The planner tool with 60L preset accepts species swaps and shows the stocking math in real time. The compatibility tool anchored to ember tetra shows every species that overlaps with this stocking's parameter window.

Every article in the Q1 content plan is relevant background for this stocking.

Sources

Frequently asked questions

Direct answers to the questions search engines and AI assistants surface most often about this species.

How many fish fit in a 60 litre planted tank?

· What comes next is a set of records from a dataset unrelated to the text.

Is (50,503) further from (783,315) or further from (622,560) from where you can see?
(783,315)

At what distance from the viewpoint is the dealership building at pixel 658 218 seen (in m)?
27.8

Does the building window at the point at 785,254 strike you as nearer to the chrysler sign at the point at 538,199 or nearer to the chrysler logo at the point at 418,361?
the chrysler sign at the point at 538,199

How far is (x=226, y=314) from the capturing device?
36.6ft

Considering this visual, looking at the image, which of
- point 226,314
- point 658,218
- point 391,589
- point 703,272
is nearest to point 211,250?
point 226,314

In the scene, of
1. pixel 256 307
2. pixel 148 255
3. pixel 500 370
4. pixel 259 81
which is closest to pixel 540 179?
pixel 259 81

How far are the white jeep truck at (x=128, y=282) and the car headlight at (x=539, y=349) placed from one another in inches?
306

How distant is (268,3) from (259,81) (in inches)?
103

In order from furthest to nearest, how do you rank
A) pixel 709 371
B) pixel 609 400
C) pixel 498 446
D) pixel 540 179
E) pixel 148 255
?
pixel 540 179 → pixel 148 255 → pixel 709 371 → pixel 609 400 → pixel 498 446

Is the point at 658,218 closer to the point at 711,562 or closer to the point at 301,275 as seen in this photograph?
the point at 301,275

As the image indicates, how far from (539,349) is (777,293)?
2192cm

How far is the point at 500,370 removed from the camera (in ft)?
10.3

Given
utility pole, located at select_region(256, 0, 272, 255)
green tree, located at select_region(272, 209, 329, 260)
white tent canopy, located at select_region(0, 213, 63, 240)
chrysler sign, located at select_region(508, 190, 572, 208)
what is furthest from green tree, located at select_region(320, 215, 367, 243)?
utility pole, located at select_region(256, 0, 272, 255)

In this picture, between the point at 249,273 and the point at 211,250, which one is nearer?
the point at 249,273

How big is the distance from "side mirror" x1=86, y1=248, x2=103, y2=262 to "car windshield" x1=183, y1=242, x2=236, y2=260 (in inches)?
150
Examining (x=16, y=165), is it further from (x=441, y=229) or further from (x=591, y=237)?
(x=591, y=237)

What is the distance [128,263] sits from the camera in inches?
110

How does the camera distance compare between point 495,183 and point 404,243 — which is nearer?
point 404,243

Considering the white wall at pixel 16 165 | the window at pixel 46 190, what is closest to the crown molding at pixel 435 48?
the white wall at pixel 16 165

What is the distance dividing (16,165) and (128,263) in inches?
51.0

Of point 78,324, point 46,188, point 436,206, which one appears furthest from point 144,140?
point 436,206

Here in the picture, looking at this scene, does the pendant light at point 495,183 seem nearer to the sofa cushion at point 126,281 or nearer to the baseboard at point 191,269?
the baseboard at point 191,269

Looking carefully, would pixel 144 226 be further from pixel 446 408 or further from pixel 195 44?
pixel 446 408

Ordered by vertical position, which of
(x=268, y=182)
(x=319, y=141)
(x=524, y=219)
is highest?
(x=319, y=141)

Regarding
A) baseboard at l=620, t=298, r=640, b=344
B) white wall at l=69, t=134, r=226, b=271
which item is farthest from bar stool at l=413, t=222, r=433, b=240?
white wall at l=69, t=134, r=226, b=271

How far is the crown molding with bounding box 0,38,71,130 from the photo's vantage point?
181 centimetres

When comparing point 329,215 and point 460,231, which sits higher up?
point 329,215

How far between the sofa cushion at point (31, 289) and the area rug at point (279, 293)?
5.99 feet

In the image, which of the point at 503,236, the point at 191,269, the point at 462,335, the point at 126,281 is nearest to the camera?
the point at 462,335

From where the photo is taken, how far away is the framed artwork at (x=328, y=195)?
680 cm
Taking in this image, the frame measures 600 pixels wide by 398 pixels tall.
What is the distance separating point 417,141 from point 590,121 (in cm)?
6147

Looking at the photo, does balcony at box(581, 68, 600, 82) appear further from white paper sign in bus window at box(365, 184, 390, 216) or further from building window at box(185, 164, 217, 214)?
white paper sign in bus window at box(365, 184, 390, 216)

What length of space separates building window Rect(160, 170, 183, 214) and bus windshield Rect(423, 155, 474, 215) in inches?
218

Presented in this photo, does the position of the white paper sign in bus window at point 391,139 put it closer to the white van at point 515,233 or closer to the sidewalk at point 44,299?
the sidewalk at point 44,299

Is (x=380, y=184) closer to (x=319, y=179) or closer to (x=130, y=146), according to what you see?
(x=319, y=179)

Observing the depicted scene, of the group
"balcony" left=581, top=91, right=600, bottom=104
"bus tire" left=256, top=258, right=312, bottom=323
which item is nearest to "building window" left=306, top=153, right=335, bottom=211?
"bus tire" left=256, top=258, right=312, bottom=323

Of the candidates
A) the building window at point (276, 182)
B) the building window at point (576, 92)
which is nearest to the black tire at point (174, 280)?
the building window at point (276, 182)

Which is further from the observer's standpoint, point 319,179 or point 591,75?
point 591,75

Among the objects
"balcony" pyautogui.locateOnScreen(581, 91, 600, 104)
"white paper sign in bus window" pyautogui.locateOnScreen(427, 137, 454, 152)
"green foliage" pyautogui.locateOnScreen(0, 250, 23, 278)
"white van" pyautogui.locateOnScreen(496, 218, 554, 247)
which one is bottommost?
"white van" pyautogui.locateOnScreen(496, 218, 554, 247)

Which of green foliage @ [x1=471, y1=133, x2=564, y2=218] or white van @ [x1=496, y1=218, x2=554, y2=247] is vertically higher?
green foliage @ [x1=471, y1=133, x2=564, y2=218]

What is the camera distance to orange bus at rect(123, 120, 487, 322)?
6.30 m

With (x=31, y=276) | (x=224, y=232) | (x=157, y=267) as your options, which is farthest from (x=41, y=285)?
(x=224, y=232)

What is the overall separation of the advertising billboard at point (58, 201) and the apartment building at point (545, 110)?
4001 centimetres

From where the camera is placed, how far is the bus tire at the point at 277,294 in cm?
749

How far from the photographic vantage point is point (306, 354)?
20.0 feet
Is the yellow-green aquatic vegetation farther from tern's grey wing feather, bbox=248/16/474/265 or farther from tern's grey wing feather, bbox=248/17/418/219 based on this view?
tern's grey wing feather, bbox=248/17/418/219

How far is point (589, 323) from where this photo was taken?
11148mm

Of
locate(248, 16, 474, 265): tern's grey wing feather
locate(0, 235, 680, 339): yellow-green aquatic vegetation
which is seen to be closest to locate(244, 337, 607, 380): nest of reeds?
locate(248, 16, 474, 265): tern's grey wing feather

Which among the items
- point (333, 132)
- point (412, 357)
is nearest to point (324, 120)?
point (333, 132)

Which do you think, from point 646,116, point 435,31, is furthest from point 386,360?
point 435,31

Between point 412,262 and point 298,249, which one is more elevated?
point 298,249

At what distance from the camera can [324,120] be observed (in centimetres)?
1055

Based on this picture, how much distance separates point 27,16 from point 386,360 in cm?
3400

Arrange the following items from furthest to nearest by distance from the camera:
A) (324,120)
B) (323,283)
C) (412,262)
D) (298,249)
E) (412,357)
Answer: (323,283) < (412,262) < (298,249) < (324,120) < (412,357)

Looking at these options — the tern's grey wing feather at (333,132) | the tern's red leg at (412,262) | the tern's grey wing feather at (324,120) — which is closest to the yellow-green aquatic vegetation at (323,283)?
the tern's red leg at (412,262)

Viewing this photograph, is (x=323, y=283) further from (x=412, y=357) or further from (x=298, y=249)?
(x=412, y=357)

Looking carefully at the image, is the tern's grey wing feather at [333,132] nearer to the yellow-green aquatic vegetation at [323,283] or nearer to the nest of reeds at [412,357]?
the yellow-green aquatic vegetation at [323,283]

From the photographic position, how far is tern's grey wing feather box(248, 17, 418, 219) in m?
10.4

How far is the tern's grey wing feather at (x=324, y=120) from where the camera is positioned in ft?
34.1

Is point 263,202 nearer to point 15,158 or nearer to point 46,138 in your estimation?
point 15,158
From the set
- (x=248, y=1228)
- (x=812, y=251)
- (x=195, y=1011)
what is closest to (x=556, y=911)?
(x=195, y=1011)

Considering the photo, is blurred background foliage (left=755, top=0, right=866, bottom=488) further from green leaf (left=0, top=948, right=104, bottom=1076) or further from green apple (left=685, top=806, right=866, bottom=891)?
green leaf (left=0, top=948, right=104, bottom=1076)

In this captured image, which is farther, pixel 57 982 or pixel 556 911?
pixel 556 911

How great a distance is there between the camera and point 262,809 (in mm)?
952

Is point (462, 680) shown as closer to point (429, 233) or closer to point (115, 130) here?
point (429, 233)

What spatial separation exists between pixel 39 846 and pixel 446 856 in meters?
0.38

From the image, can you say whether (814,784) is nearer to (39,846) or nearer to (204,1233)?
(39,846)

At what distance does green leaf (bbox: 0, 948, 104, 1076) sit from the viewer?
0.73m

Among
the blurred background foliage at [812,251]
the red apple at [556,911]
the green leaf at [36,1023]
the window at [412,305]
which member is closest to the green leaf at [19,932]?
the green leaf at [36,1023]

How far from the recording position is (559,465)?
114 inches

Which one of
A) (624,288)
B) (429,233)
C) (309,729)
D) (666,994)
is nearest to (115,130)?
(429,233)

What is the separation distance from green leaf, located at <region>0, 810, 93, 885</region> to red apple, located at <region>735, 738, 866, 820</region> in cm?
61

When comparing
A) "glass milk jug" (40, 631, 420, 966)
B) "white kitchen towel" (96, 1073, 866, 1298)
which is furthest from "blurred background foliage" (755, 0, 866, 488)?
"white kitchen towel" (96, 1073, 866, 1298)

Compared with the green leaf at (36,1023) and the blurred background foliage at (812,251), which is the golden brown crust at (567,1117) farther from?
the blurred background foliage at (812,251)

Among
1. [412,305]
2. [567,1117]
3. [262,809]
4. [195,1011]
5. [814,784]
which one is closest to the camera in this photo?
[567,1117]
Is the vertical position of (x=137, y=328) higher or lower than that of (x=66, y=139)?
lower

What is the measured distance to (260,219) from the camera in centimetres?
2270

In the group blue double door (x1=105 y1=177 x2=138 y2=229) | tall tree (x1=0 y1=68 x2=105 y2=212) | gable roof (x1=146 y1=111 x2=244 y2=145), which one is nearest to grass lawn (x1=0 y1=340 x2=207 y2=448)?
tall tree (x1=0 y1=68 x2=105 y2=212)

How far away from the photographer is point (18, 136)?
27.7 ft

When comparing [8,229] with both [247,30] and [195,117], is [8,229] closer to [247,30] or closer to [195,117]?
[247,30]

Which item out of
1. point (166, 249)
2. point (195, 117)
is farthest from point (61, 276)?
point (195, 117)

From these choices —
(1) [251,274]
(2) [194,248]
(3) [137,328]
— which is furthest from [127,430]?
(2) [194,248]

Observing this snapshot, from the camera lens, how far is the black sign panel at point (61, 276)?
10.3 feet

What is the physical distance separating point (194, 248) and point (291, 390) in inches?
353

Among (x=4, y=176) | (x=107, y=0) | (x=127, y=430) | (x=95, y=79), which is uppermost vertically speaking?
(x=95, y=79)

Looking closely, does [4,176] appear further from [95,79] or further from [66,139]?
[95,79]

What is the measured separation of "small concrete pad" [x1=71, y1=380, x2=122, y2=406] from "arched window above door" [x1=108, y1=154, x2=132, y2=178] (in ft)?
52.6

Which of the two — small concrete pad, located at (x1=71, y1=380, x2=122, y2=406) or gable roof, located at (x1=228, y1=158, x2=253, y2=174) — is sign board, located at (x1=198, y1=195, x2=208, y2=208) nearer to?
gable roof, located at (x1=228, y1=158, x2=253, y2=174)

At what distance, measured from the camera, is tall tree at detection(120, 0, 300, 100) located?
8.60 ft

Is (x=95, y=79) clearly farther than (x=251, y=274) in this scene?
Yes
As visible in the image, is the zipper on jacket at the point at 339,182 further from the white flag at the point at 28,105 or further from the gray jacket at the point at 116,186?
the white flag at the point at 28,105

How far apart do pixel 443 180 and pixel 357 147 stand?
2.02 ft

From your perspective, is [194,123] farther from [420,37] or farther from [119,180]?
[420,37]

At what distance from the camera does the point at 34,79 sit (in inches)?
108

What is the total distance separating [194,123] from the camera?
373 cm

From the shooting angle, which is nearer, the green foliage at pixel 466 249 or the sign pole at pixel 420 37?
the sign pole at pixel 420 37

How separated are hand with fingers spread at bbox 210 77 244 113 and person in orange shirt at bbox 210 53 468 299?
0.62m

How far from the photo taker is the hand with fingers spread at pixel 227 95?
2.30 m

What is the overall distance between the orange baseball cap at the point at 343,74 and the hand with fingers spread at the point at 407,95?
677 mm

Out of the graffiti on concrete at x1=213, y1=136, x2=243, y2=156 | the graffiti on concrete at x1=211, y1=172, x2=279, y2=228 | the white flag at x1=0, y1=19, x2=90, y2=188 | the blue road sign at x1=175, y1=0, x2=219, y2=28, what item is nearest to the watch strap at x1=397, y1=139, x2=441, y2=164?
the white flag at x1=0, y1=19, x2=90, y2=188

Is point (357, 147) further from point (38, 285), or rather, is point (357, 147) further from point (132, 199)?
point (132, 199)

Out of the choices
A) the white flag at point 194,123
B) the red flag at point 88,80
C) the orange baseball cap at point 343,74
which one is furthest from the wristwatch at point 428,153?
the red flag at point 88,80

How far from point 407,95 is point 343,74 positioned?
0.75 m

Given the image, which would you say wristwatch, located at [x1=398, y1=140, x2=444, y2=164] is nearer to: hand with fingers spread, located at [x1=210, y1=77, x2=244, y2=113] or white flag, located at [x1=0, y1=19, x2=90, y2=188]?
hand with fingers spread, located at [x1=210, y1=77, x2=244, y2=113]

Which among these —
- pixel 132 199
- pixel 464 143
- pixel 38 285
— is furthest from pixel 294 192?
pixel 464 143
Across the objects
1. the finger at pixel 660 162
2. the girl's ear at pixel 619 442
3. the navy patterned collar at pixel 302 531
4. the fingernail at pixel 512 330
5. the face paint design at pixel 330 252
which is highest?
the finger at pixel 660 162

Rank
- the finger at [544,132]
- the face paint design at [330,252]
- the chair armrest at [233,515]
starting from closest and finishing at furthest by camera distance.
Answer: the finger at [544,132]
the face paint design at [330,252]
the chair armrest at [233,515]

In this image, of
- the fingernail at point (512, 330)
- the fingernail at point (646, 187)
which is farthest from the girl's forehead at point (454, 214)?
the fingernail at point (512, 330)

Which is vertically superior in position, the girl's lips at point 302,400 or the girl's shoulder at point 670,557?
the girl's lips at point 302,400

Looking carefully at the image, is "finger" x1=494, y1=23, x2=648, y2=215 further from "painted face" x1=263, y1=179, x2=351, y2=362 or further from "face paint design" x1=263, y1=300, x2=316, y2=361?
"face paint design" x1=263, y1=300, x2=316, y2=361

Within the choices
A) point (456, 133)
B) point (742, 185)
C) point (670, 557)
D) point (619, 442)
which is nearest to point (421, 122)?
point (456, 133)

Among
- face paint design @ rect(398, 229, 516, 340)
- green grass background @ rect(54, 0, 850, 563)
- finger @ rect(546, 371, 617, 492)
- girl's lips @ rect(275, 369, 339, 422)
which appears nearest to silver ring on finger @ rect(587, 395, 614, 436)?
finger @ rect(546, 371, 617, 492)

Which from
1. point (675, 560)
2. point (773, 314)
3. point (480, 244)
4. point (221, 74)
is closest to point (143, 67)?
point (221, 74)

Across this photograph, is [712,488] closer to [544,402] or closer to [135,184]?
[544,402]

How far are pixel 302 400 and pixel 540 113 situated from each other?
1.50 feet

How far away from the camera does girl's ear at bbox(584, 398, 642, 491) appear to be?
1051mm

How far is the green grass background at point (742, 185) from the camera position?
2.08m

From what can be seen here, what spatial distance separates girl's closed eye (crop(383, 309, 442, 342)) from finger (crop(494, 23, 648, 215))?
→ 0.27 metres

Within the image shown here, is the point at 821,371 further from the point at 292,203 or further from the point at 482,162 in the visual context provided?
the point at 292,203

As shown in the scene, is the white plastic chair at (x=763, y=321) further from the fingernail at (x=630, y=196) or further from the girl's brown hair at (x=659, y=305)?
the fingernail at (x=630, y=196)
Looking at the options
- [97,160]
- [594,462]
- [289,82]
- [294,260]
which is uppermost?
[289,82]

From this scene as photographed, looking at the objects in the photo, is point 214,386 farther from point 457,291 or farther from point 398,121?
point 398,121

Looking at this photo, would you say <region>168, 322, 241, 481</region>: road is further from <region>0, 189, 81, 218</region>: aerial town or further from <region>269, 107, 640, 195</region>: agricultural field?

About 25 to 30 nano-sized fish total in a well-planted, cycled 60 litre tank with appropriate filtration. The classic three-layer community in this guide totals 19 fish (10 ember tetras, 3 sparkling gouramis, 6 pygmy corydoras) plus a shrimp colony, which is comfortable. 30 fish is the practical ceiling and leaves no buffer for stocking errors.

Is CO2 required for a 60 litre community planted tank?

No. The plant list in this guide thrives without CO2. Adding CO2 would speed plant growth but is not required and adds equipment cost. Most aquarists run 60 litre community tanks low-tech.

Can neon tetras and cherry shrimp share a 60 litre tank?

Yes, with dense moss cover for shrimplet survival. Adult neons and adult cherry shrimp coexist fine; the shrimplet predation is the failure mode. See Can neon tetras live with cherry shrimp for the cover requirements.

What size filter for a 60 litre tank?

A sponge filter rated for 60 to 100 litres, or a small canister (e.g. Eheim Classic 150, Fluval 107) on low flow. Powerheads and high-flow internals are too strong; nano fish and shrimp prefer gentle current. The target is 4 to 6 times tank turnover per hour.

How long does it take to cycle a 60 litre tank with plants?

Six to eight weeks if cycled fishless using ammonia. A planted tank with a seeded sponge (from an established tank) cycles faster, sometimes in three weeks. Fish should not go in until ammonia and nitrite both read zero over a full 24-hour cycle.

What is the easiest community to start with?

The stocking in this guide. Ember tetras, sparkling gouramis, pygmy corydoras, and cherry shrimp are all difficulty 1 or 2 out of 5, tolerate the same parameter window, share a temperament profile, and look striking together in a planted scape.